Required task:
Update the records below by replacing "Time of clock at" with "Clock reading at" and keeping everything else unchanged. Leave the pictures out of your answer.

(Collected data entries)
————————

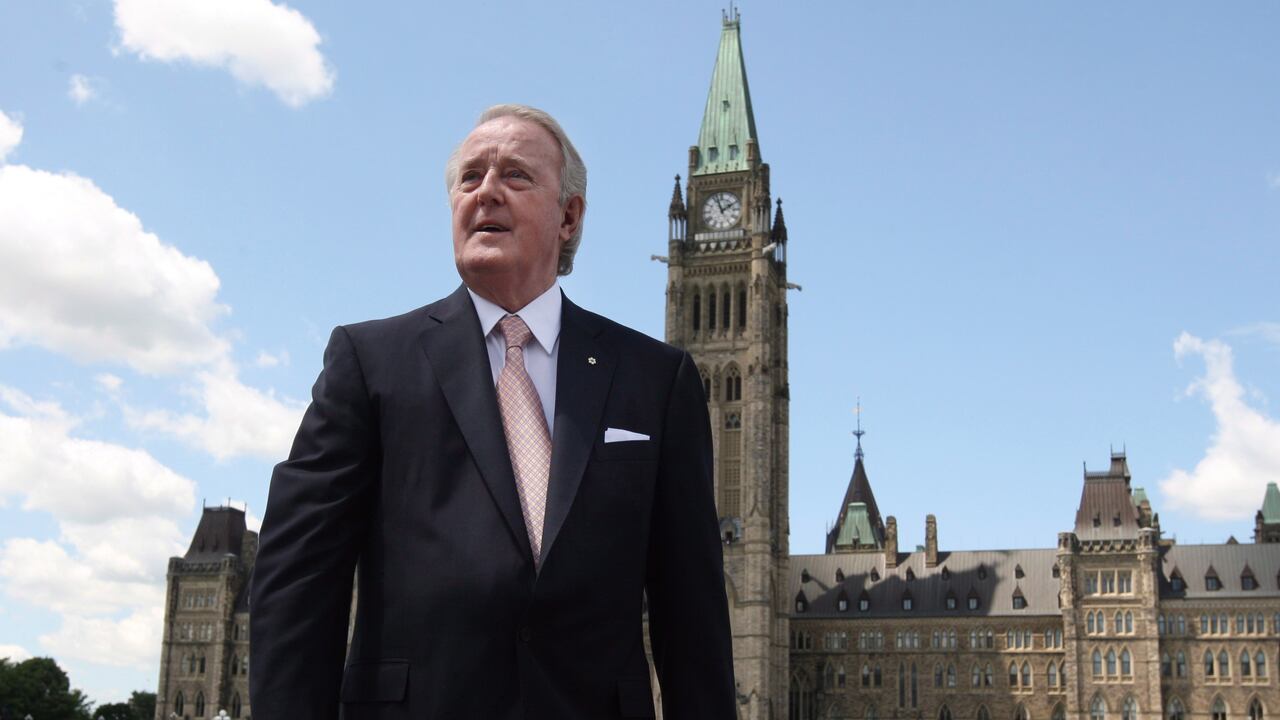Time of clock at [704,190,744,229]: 1:57
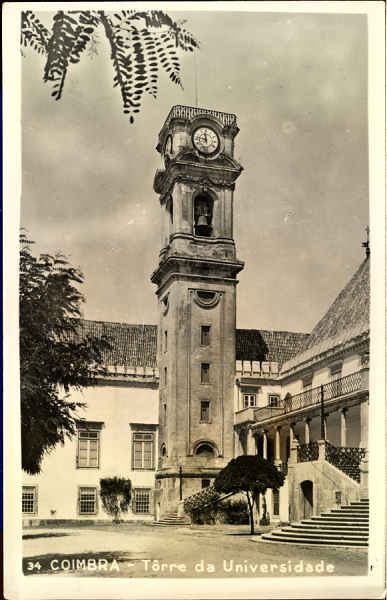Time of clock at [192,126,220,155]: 11:46
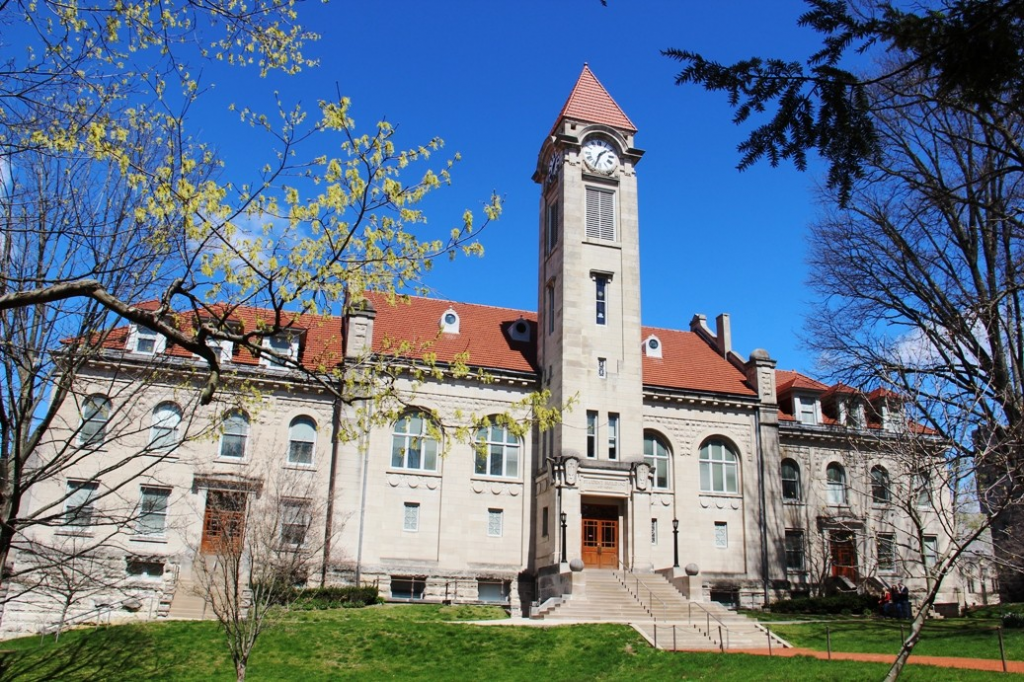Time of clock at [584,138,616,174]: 1:33
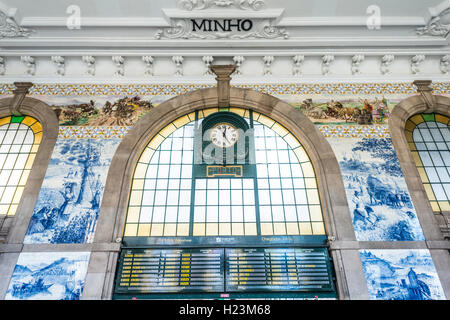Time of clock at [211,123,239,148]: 5:01
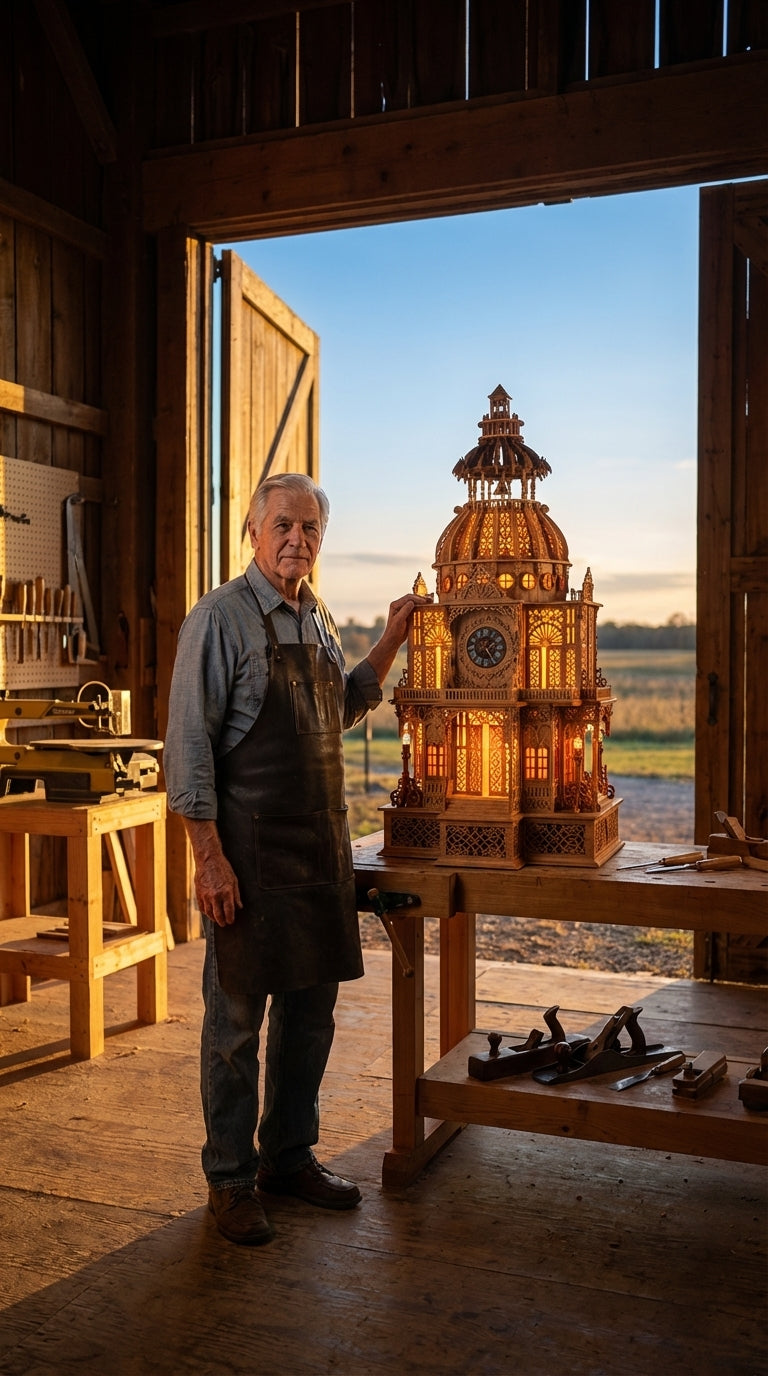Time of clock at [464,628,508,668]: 1:24
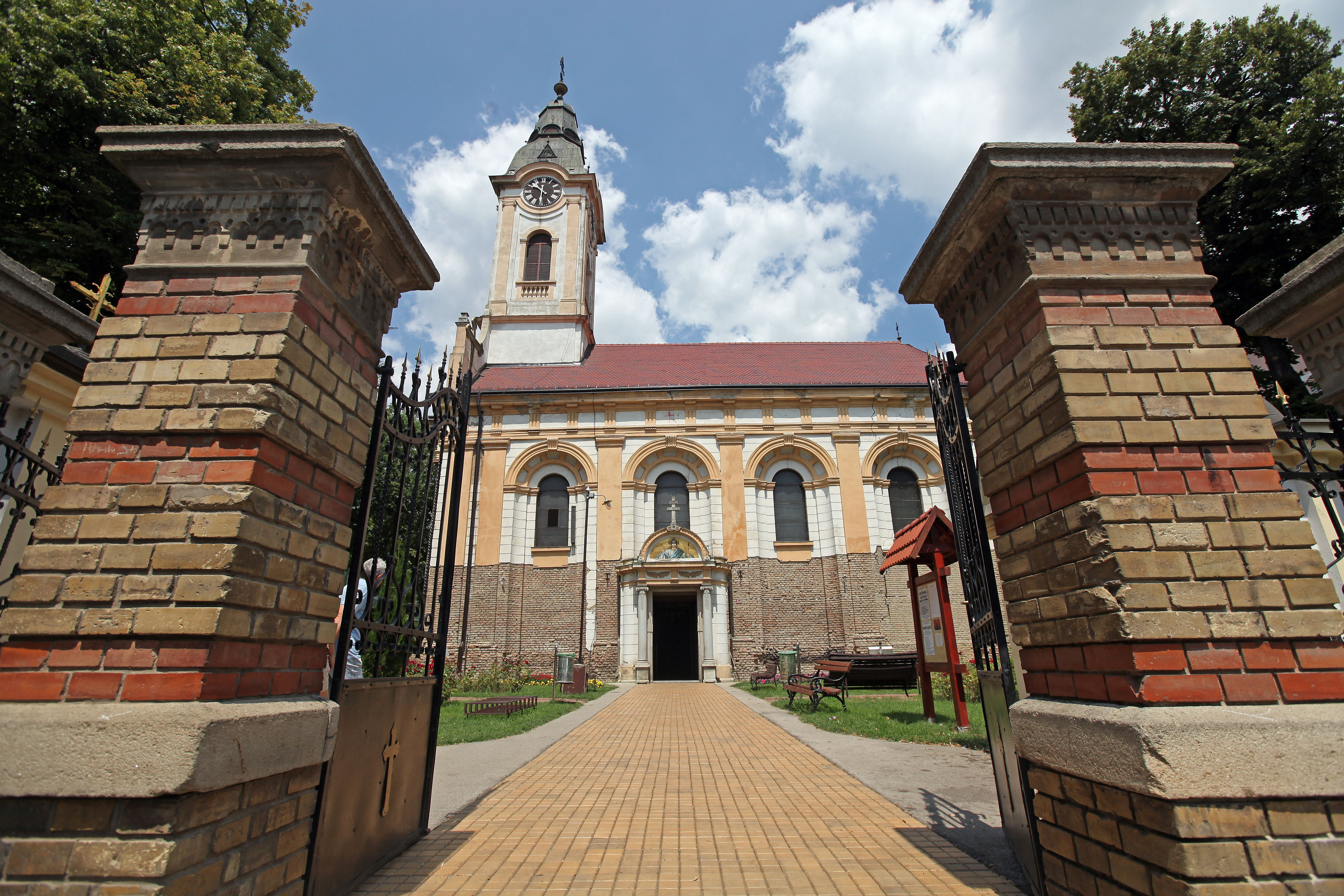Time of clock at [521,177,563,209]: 10:30
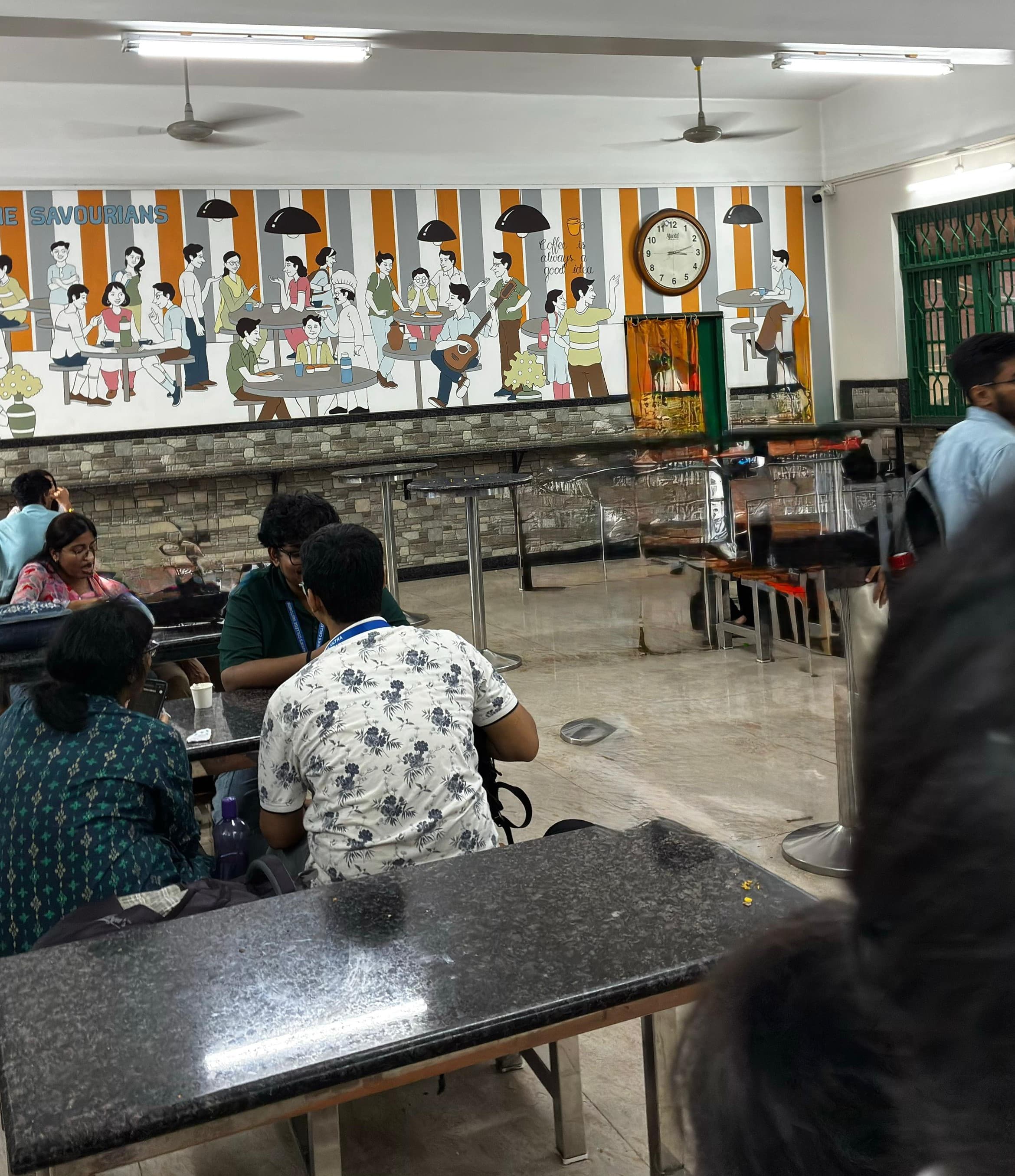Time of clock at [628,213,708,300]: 3:12
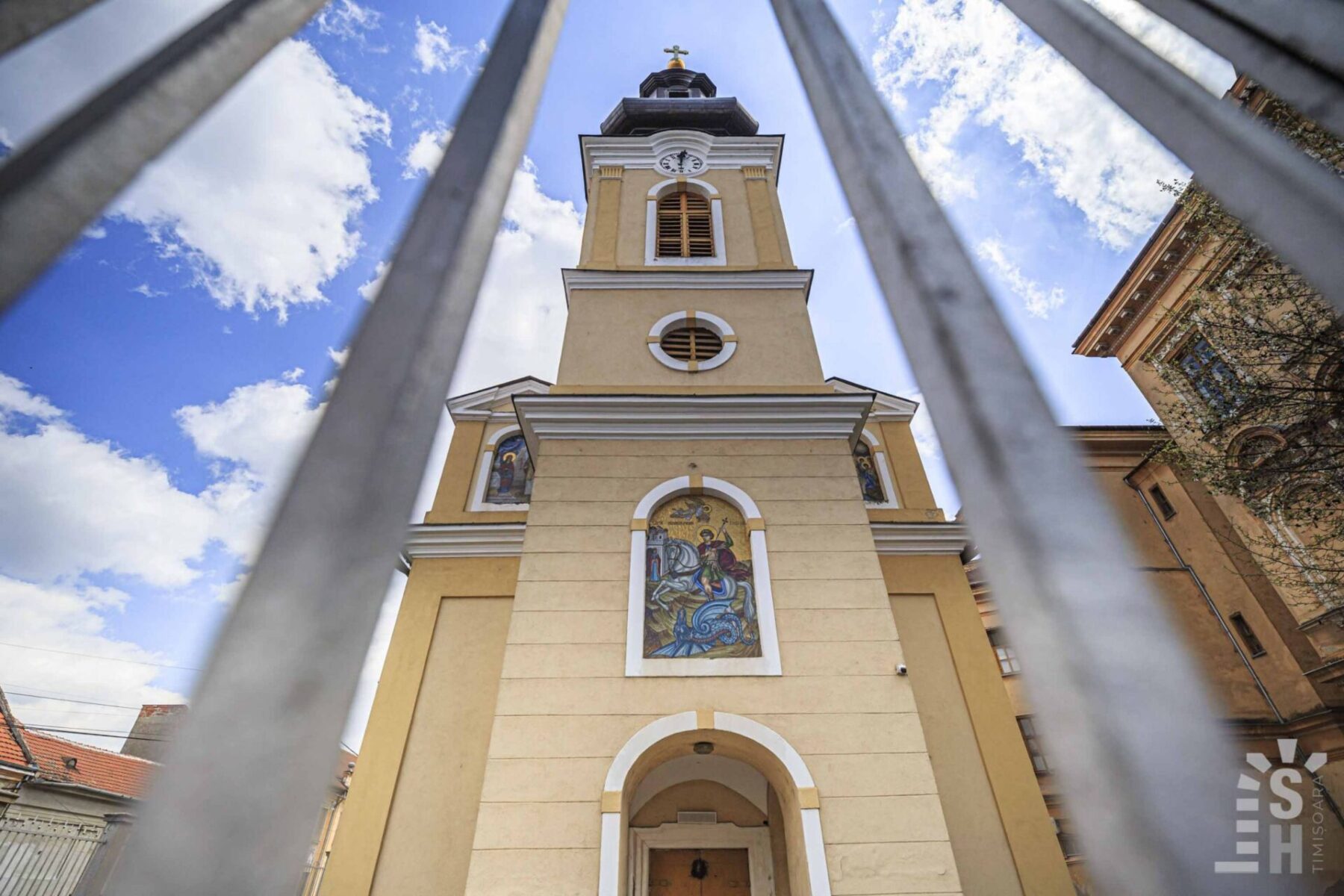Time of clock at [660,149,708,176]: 12:01
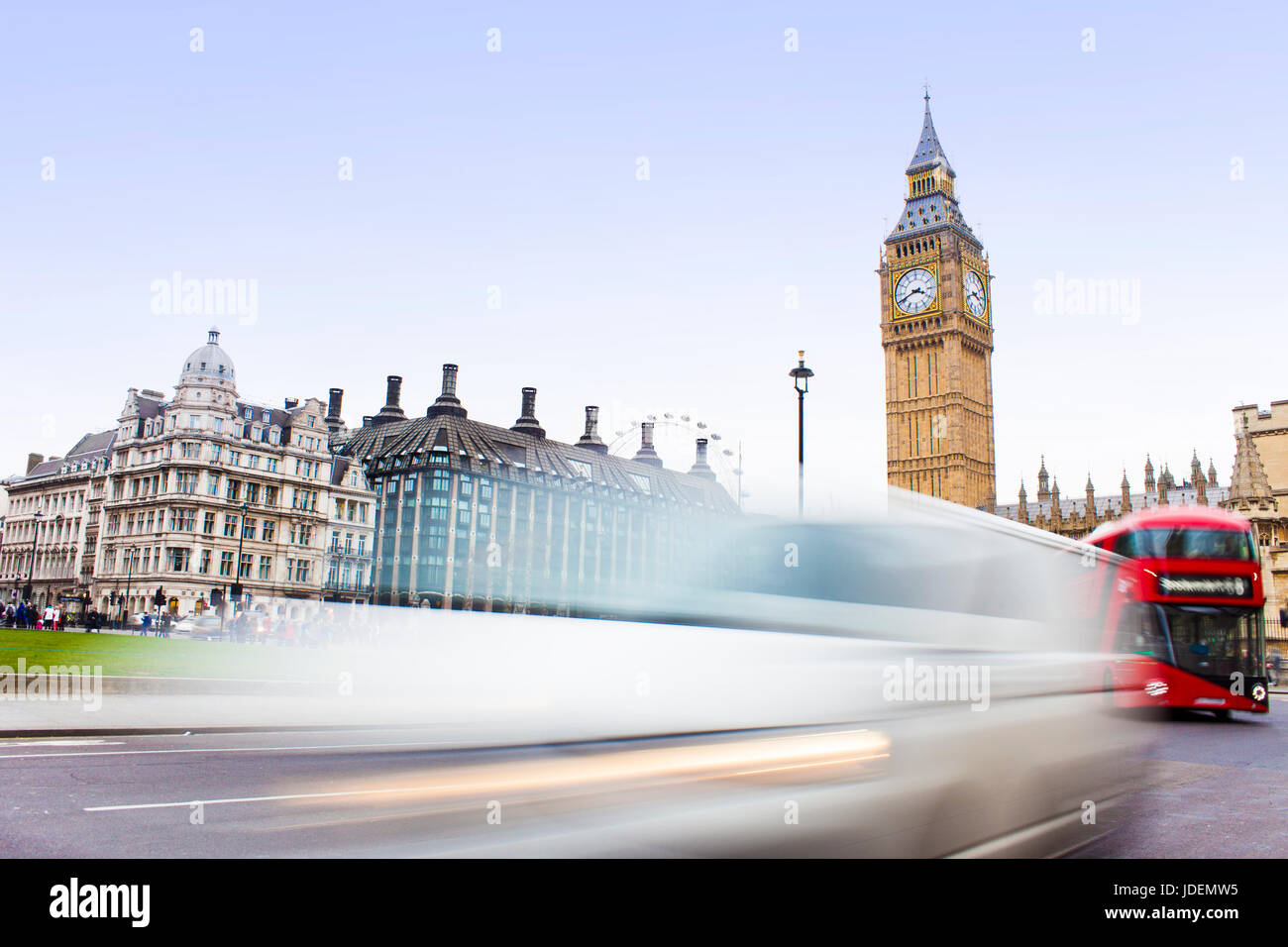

————————

Answer for this exercise:
Clock reading at [704,190,744,229]: 1:57
Clock reading at [192,126,220,155]: 11:46
Clock reading at [584,138,616,174]: 1:33
Clock reading at [211,123,239,148]: 5:01
Clock reading at [464,628,508,668]: 1:24
Clock reading at [521,177,563,209]: 10:30
Clock reading at [628,213,708,300]: 3:12
Clock reading at [660,149,708,176]: 12:01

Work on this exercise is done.